What the task requires =
Pick out every line of the data that contains the word "your", and copy each of those lines.

Source material =
★ ★ ★ ★ ★ ★ ★

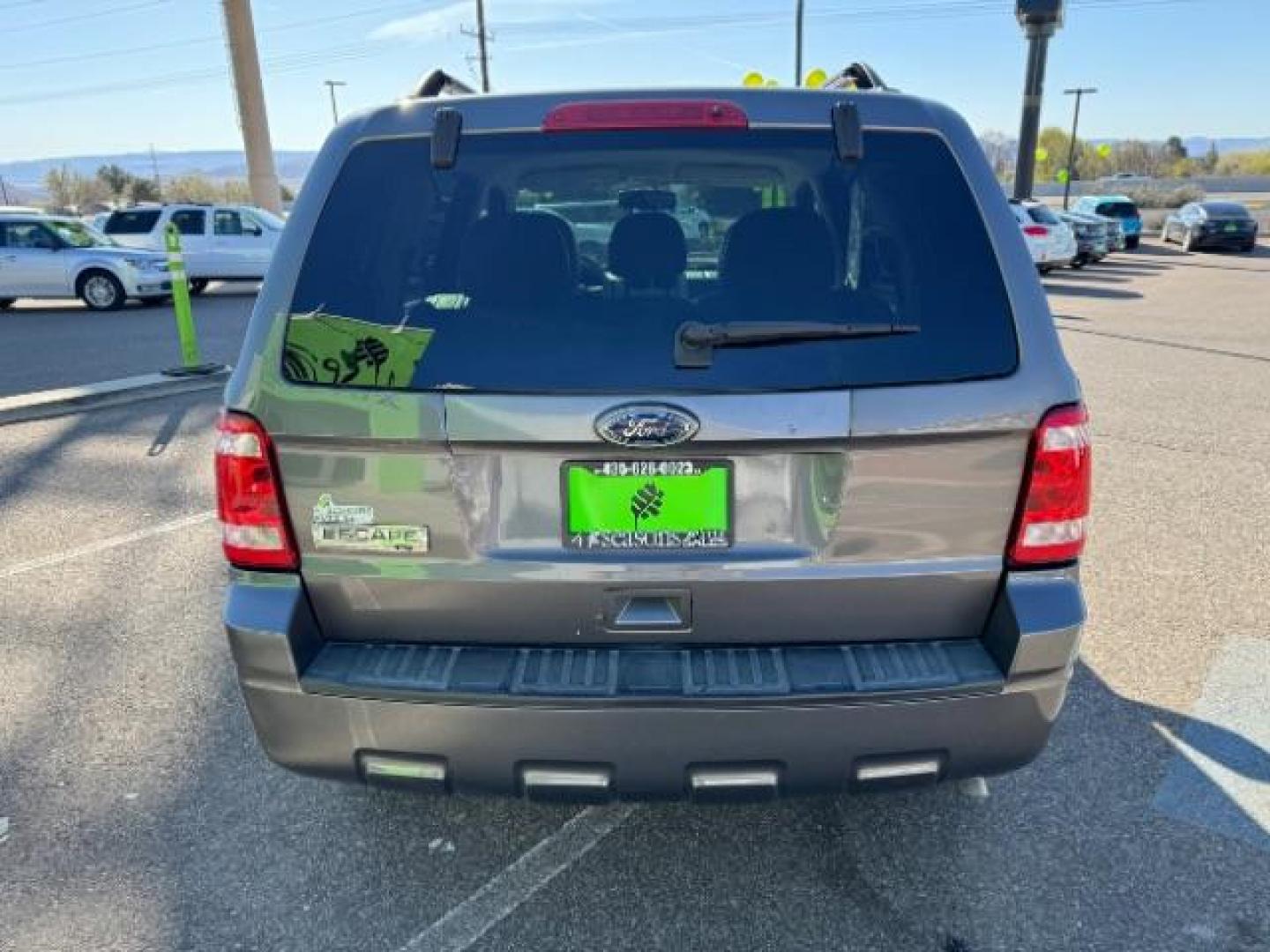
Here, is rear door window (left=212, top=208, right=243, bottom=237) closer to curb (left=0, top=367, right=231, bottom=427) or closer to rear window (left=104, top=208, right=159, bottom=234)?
rear window (left=104, top=208, right=159, bottom=234)

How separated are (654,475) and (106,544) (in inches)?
167

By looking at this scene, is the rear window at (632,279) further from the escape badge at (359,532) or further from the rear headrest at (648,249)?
the escape badge at (359,532)

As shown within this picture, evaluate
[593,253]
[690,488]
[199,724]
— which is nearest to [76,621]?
[199,724]

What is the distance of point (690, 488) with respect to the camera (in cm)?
202

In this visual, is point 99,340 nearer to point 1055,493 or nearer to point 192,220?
point 192,220

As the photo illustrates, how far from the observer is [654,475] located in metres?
2.00

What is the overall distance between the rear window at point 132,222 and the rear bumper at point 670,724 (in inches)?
A: 778

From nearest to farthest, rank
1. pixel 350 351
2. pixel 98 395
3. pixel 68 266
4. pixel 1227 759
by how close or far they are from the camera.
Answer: pixel 350 351 < pixel 1227 759 < pixel 98 395 < pixel 68 266

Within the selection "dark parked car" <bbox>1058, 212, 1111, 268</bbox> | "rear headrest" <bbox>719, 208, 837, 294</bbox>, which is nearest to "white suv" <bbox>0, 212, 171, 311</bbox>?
"rear headrest" <bbox>719, 208, 837, 294</bbox>

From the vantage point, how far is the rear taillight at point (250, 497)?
2.10 metres

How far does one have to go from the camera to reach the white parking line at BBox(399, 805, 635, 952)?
7.46 ft

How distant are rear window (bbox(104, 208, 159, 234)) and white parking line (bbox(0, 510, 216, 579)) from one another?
16.2 meters

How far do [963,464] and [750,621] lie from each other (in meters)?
0.58

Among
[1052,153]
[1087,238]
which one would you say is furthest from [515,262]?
[1052,153]
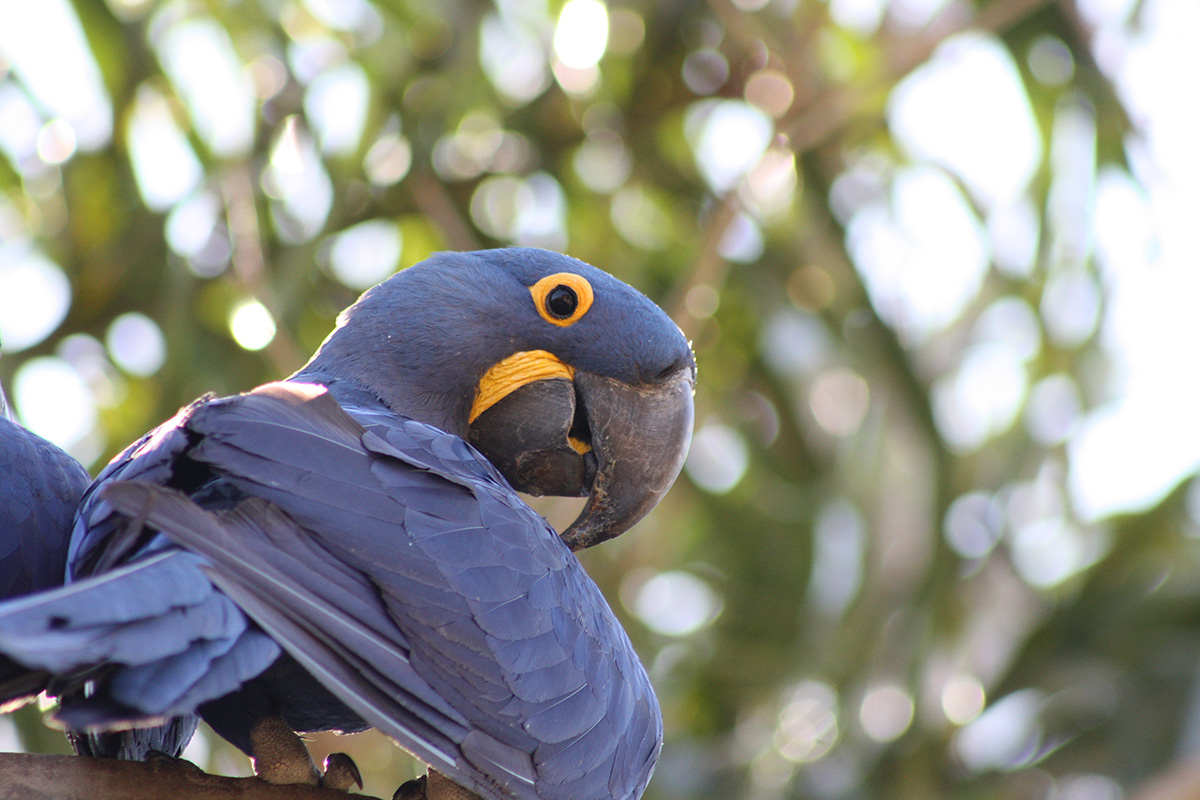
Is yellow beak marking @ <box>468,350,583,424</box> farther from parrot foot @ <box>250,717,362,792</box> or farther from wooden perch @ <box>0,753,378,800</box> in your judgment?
wooden perch @ <box>0,753,378,800</box>

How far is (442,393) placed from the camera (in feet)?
5.89

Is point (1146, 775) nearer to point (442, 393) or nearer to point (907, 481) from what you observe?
point (907, 481)

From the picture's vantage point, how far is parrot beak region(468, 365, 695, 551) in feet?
5.86

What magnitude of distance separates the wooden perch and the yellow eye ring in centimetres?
88

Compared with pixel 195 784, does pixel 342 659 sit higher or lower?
higher

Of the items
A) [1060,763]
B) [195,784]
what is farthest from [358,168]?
[1060,763]

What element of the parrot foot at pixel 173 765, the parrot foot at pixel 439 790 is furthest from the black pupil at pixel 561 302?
the parrot foot at pixel 173 765

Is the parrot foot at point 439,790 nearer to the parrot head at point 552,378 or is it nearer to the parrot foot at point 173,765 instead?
the parrot foot at point 173,765

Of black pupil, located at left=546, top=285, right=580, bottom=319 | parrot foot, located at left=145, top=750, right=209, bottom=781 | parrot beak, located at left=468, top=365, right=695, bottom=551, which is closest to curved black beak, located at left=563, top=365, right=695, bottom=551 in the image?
parrot beak, located at left=468, top=365, right=695, bottom=551

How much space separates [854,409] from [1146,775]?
5.45 ft

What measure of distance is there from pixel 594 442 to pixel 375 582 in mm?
686

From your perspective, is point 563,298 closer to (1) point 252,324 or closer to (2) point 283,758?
(2) point 283,758

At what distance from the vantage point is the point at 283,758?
53.1 inches

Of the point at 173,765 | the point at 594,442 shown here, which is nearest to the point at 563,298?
the point at 594,442
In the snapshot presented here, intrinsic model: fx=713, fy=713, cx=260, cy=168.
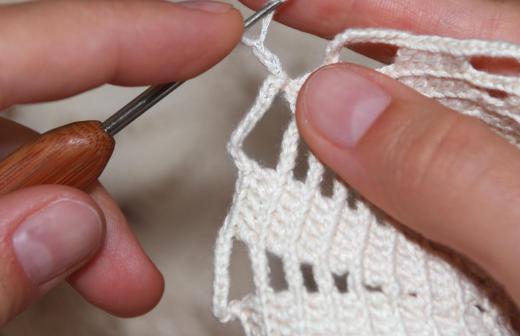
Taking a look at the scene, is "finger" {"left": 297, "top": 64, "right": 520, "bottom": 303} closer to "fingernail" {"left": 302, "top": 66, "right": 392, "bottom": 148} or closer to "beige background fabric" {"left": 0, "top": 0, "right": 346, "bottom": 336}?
"fingernail" {"left": 302, "top": 66, "right": 392, "bottom": 148}

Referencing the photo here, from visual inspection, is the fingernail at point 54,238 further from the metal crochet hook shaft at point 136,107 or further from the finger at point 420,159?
the finger at point 420,159

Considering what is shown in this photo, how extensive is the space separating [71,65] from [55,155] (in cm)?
9

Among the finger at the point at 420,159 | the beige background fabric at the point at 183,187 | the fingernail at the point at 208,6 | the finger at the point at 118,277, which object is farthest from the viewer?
the beige background fabric at the point at 183,187

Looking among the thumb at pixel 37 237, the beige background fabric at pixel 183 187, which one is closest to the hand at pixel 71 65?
the thumb at pixel 37 237

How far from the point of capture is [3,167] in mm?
536

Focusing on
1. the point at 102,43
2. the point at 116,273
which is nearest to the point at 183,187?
the point at 116,273

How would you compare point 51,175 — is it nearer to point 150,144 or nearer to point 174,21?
point 174,21

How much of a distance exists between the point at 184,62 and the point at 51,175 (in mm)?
143

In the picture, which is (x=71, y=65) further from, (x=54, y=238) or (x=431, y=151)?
(x=431, y=151)

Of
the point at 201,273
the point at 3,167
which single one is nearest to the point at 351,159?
the point at 3,167

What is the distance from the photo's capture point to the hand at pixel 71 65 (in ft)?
1.72

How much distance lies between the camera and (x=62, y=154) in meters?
0.53

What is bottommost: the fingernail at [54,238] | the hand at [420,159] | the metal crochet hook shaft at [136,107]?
the fingernail at [54,238]

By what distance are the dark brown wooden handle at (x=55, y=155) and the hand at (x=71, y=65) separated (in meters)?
0.02
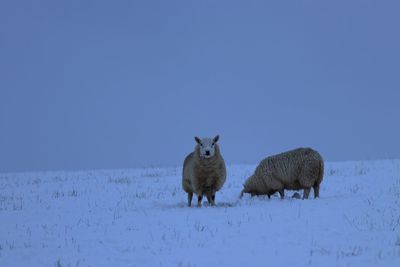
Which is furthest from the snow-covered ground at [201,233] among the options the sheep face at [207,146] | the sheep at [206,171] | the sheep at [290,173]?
the sheep face at [207,146]

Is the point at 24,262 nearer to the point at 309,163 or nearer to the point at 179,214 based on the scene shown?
the point at 179,214

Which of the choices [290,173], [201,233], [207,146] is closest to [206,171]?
[207,146]

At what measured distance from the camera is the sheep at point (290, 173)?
44.9 ft

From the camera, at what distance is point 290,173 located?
14.0m

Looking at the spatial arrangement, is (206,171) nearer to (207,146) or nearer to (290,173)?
(207,146)

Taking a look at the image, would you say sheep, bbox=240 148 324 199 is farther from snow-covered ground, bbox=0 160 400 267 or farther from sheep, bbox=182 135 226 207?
sheep, bbox=182 135 226 207

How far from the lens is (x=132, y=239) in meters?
8.48

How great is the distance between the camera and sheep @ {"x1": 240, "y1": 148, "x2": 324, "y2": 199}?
1368 cm

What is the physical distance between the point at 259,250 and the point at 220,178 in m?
5.75

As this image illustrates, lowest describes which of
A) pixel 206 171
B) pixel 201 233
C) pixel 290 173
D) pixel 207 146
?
pixel 201 233

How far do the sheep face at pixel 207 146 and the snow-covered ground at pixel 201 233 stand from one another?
59.3 inches

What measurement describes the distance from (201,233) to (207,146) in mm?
4428

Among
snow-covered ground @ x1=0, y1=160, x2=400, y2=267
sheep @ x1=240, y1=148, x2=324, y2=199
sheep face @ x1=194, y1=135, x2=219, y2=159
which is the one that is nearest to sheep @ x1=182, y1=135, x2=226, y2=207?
sheep face @ x1=194, y1=135, x2=219, y2=159

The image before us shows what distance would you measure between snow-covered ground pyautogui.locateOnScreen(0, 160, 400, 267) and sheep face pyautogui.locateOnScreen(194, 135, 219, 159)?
151 centimetres
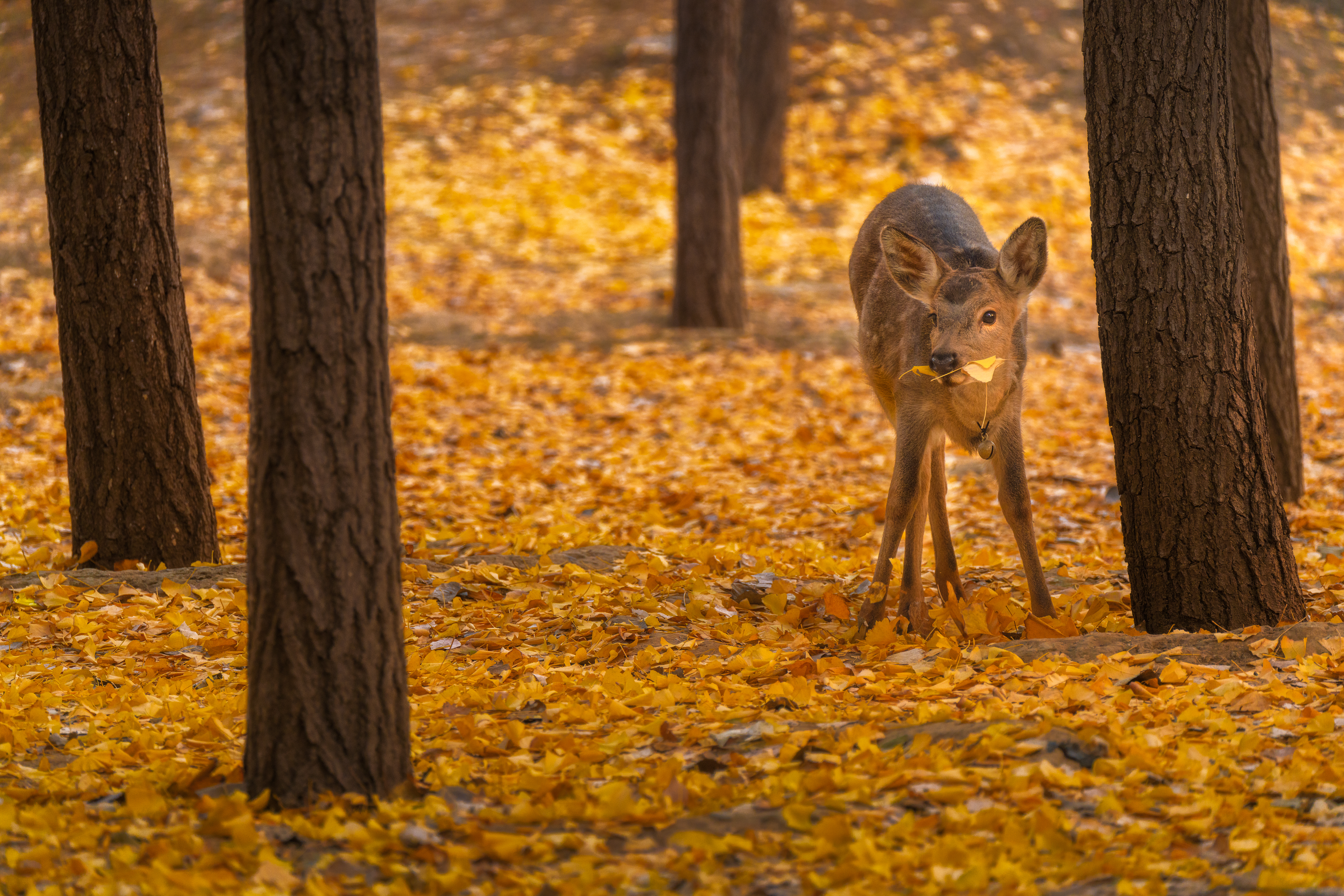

★ ★ ★ ★ ★ ★ ★

Correct result =
Is yellow beak marking @ <box>468,350,583,424</box> farther from parrot foot @ <box>250,717,362,792</box> or farther from wooden perch @ <box>0,753,378,800</box> in your judgment?
From your perspective, is point 563,298 closer to (1) point 252,324 or closer to (2) point 283,758?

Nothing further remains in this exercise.